REQUIREMENT 1: Retype the listing from its first line through the line containing "A Blåhaj cuddly", including both ends, and leave out the picture markers.

SUPPLIED PASSAGE:
++++++

Databricks Apache Spark – CSV Handling

The worst kind of data provision is flat file text CSV! It’s just a massive pain… and usually out of control from a data governance point of view.

This some example code and suggestions how to handle CSV’s ingest. The best way I find from a data engineering perspective is to just load the whole line in 1 field as a string. Store that convert it, shred it and validate it… this gives the best of all worlds:

  • We can load it fast using a controlled schema so no double hit on inferring the schema on read, it’s just 1 string column -> the csv string
  • Any new fields just auto feed into raw
  • No typing out and maintaining hundreds of cast statements – we just have to declare the spark schema; and a little secret I don’t type that out either, there’s a little trick to get it tweak it I’ll show in another blog
  • We can easily detect alert any new fields as soon as provided – no back filling
  • We can validate the CSV using a JSON schema applying more advanced data quality jail in the raw layer – will include this in separate blog
  • When and if we’re ready to use the new fields it’s there to take from the raw layer with no messing around with data providers and dependencies outside our world making changes to add the field

So here is a simplified example done in databricks….

Here is the Function !

%scala
import org.apache.spark.sql.{DataFrame}
import org.apache.spark.sql.types.{DataType, StructType}
import org.apache.spark.sql.functions._

def formatCsv(df:DataFrame, schema:StructType, column:String, asJson:Boolean=false, separator:String=",") =
{
  
  //split the csv string into an Array column inside the data frame
  var _df = df.withColumn(column, split(col(column),separator))

  //for each field in the schema
  //create a new column and give it the column name and data type
  var i = 0 // we have to create a self incrementing indexer here so that we can access the array ordinal into the dataframe
            // this obviously assumes the schema columns and the array MUST be in the same order.
  schema.map(
           field => {
               //create the new columns
               _df = _df.withColumn(field.name, col(column)(i))
               _df = _df.withColumn(field.name, expr(s"cast(${field.name} as ${field.dataType.simpleString})"))
               //increment the indexer
               i += 1
           }
   )
  
  //drop the array columns since we're done with it
  _df = _df.drop(col(column))
  
  //convert the dataframes rows to a dataframe of json text lines.
  if (!asJson) _df else _df.toJSON.select($"Value".as(column))

}

Generate some example data

%scala

//declare the schema
val schemaJson = """
{"type":"struct","fields":[
{"name":"ThisIsAnInt"     ,"type":"integer","nullable":true,"metadata":{}},
{"name":"ThisIsADouble"   ,"type":"double","nullable":true,"metadata":{}},
{"name":"ThisIsAString"   ,"type":"string","nullable":true,"metadata":{}},
{"name":"ThisIsABoolean"  ,"type":"boolean","nullable":true,"metadata":{}},
{"name":"ThisIsATimestamp","type":"timestamp","nullable":true,"metadata":{}}]}
"""
val schema = DataType.fromJson(schemaJson).asInstanceOf[StructType]

//generate an example data set
var df = Seq(
  ("1, 123.652234,c,True,2010-05-23T00:00:00Z"),
  ("2, 123.652234,c,True,2010-05-23T00:00:00Z"),
  ("4, 123.652234,c,True,2010-05-23T00:00:00Z"),
  ("5, 123.652234,c,True,2010-05-23T00:00:00Z"),
  ("12,123.652234,c,True,2010-05-23T00:00:00Z"),
  ("4, 123.652234,c,True,2010-05-23T00:00:00Z"),
  ("-1,123.652234,c,True,2010-05-23T00:00:00Z")
).toDF("Data")

//have a look at it
display(df)

CsvFormat1

Convert to data frame

%scala
//convert the csv string row to a typed flat data frame
val tbl = formatCsv(df, schema, column="Data", asJson=false)
display(tbl)

CsvFormat2

Convert to json string data frame

%scala
//convert the csv string row in to a json string row
val json = formatCsv(df, schema, column="Data", asJson=true)
display(json)

CsvFormat3

Shred json string to Struct

%scala
//convert the csv string row in to a struct
val dfstruct = formatCsv(df, schema, column="Data", asJson=true).withColumn("ShreddedData", from_json($"Data", schema))
display(dfstruct)

CsvFormat4

++++++

Records from a data source:
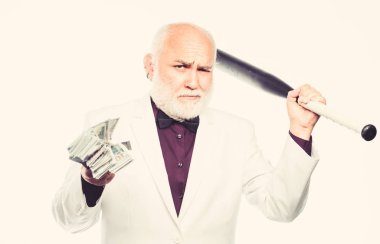 Başarılı bir iş adamı. Acımasız iş hayatı. Raket ve baskın. Kingpin konsepti. Kara nakit para. Kıdemli adam nakit para ve beyzbol sopası tutuyor. Zenginlik refahı. Para karı. Kişisel güvenlik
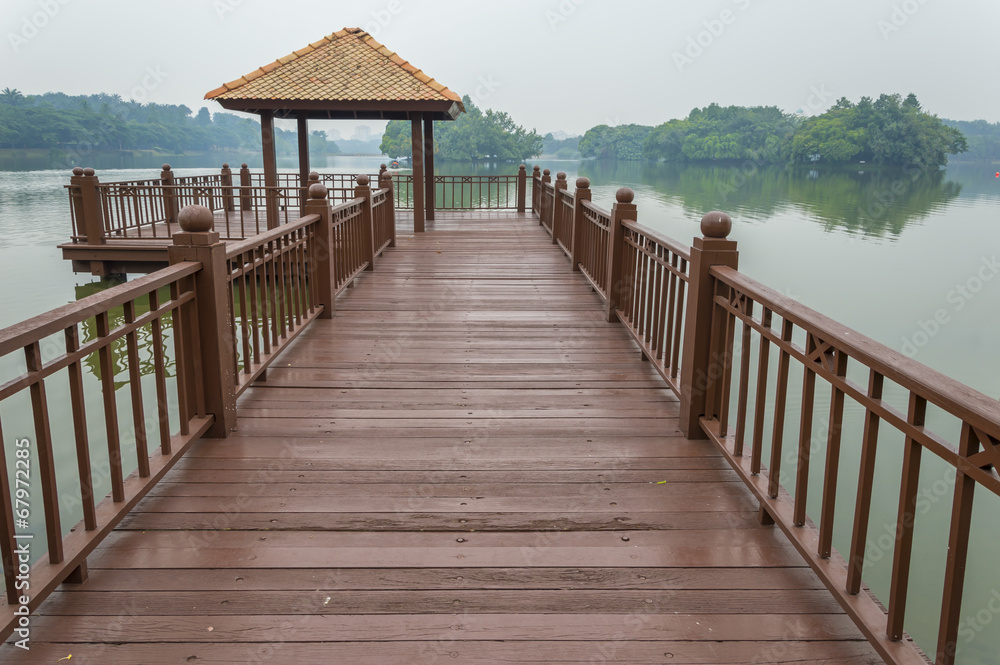 Wooden jetty with morning mist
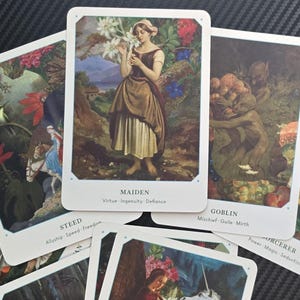 May include: A collection of tarot cards featuring illustrations of figures and scenes. The central card displays a woman labeled "Maiden." Other cards include "Goblin," "Steed," and "Sorcerer." The cards have white borders and are arranged on a dark surface.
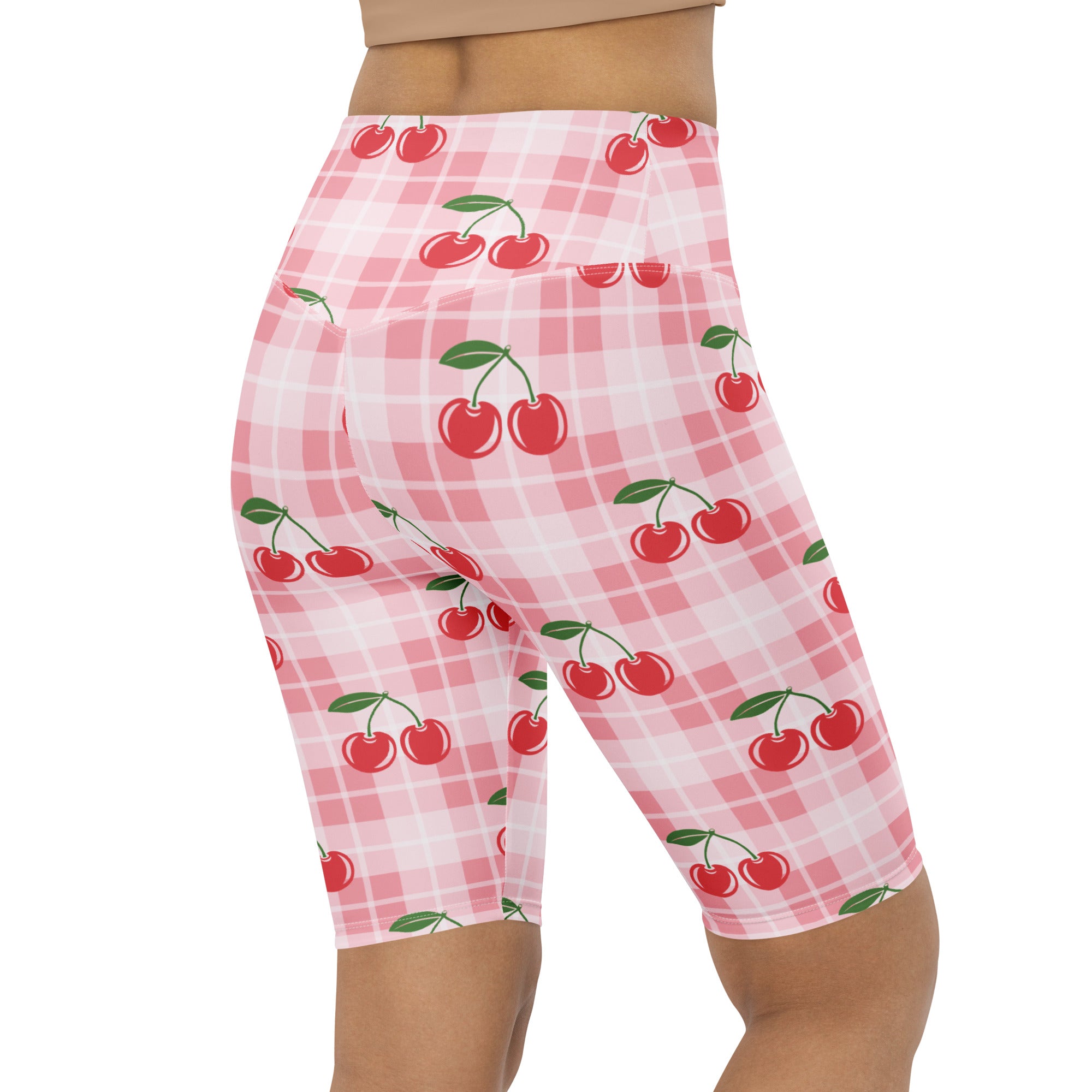 Women’s pink gingham cherry high waisted biker shorts with moisture wicking fabric and playful red cherry pattern
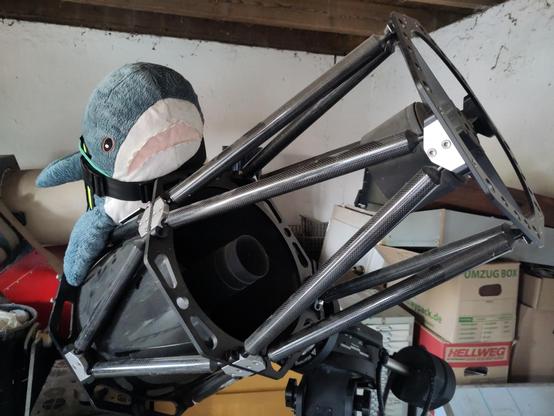 A Blåhaj cuddly shark sitting on an open mirror telescope, looking from the side at the mirrors. The Blåhaj wears a haj-vis harness with rainbow patches.

It is a Cassegrain Reflector Telescope, Hapi, a bit like the biggest telescopes in the world!
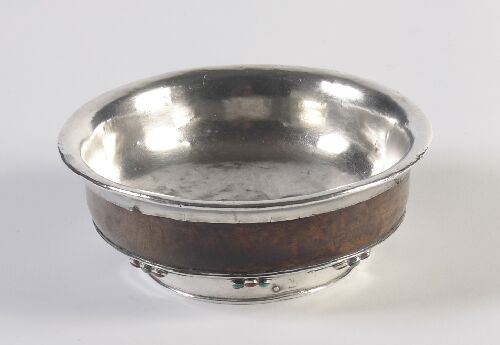 Appraisal: A Tibetan silver mounted wooden bowl decorated with turquoise and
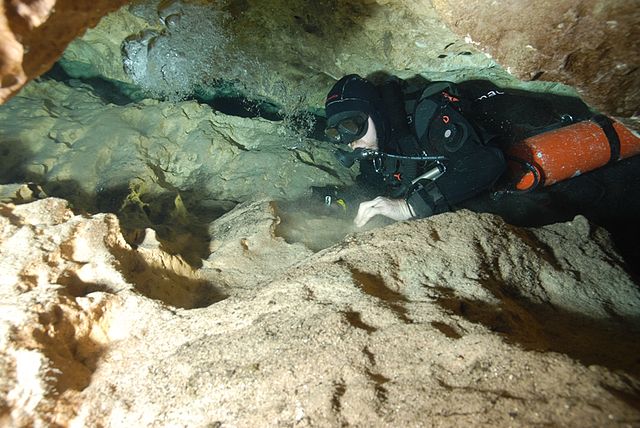 Sidemount diver exploring a cave enters a tight space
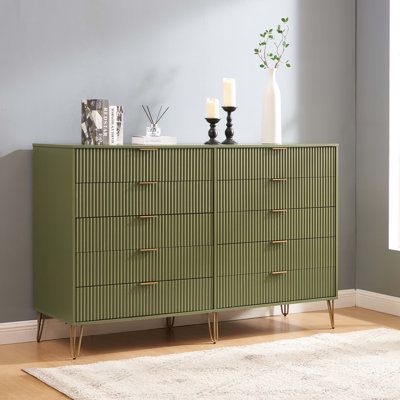 a green dresser with candles and vases on top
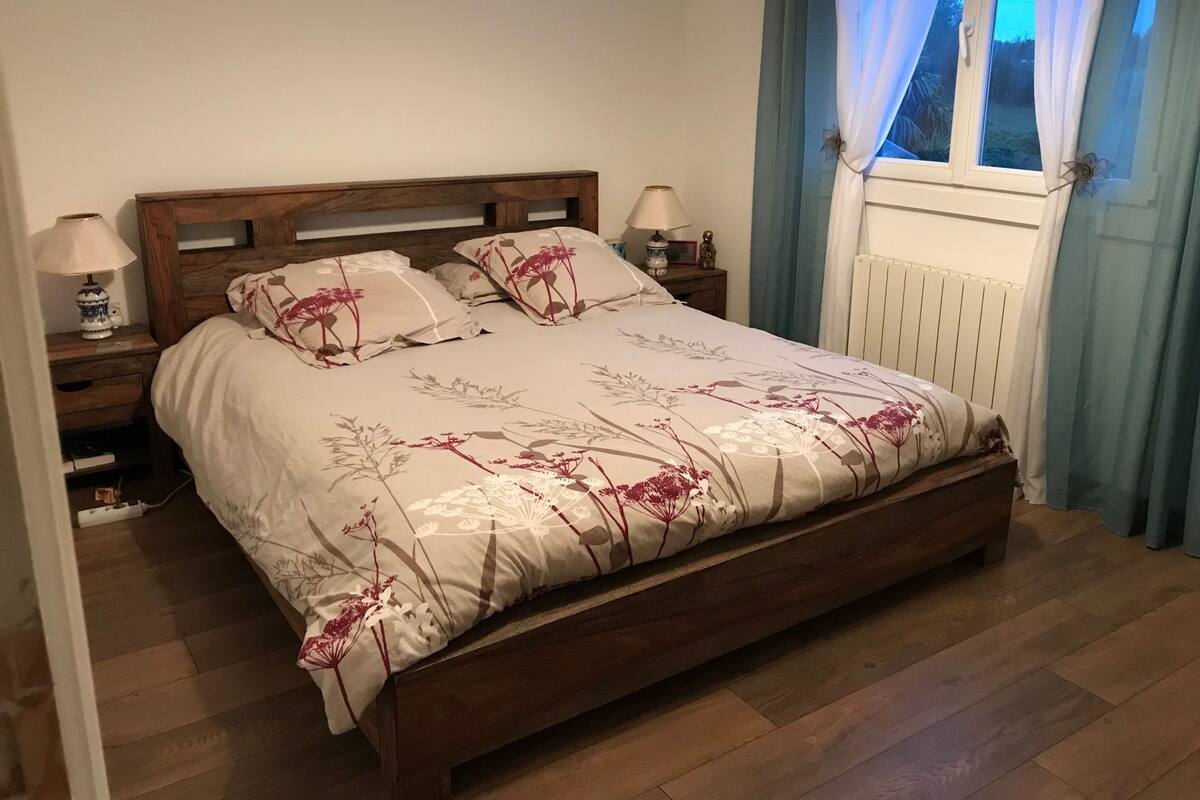 Een slaapkamer met een houten bed, bloemenbeddengoed, bedlampen, een raam met gordijnen en een radiator.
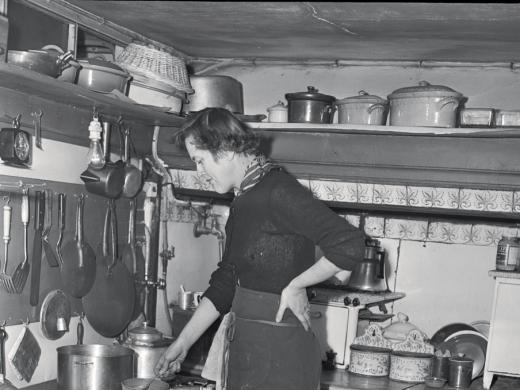 Child in her postwar Paris kitchen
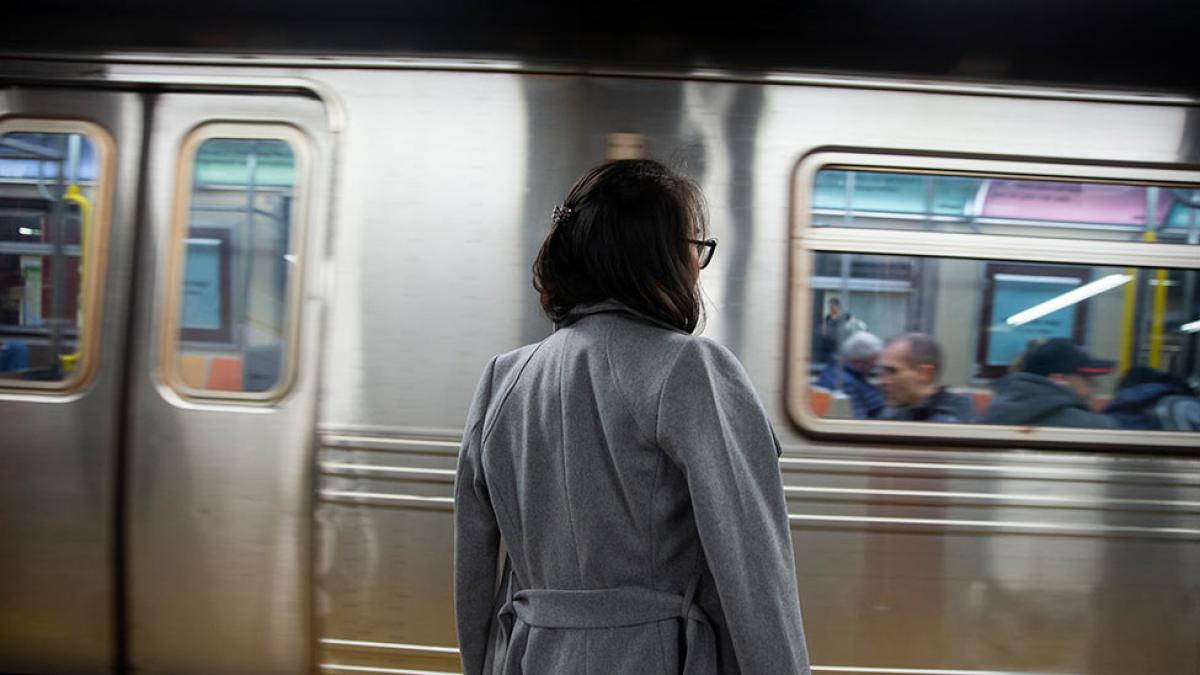 Pace University student waiting on a subway platform in New York City.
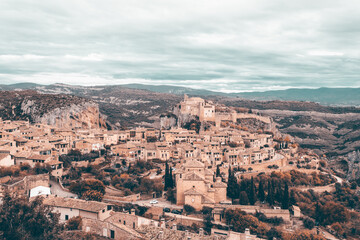 Fototapeta na wymiar View of the typical spanish medieval village of Alquezar above Vera river in Aragon region, Huesca, Spain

++++++

REQUIREMENT 2: In the CSV handling post, rewrite the section from "Databricks Apache Spark" to "point of view.", replacing "data governance" with "data management".

ANSWER 1:
 Başarılı bir iş adamı. Acımasız iş hayatı. Raket ve baskın. Kingpin konsepti. Kara nakit para. Kıdemli adam nakit para ve beyzbol sopası tutuyor. Zenginlik refahı. Para karı. Kişisel güvenlik
 Wooden jetty with morning mist
 May include: A collection of tarot cards featuring illustrations of figures and scenes. The central card displays a woman labeled "Maiden." Other cards include "Goblin," "Steed," and "Sorcerer." The cards have white borders and are arranged on a dark surface.
 Women’s pink gingham cherry high waisted biker shorts with moisture wicking fabric and playful red cherry pattern
 A Blåhaj cuddly shark sitting on an open mirror telescope, looking from the side at the mirrors. The Blåhaj wears a haj-vis harness with rainbow patches.

ANSWER 2:
Databricks Apache Spark – CSV Handling

The worst kind of data provision is flat file text CSV! It’s just a massive pain… and usually out of control from a data management point of view.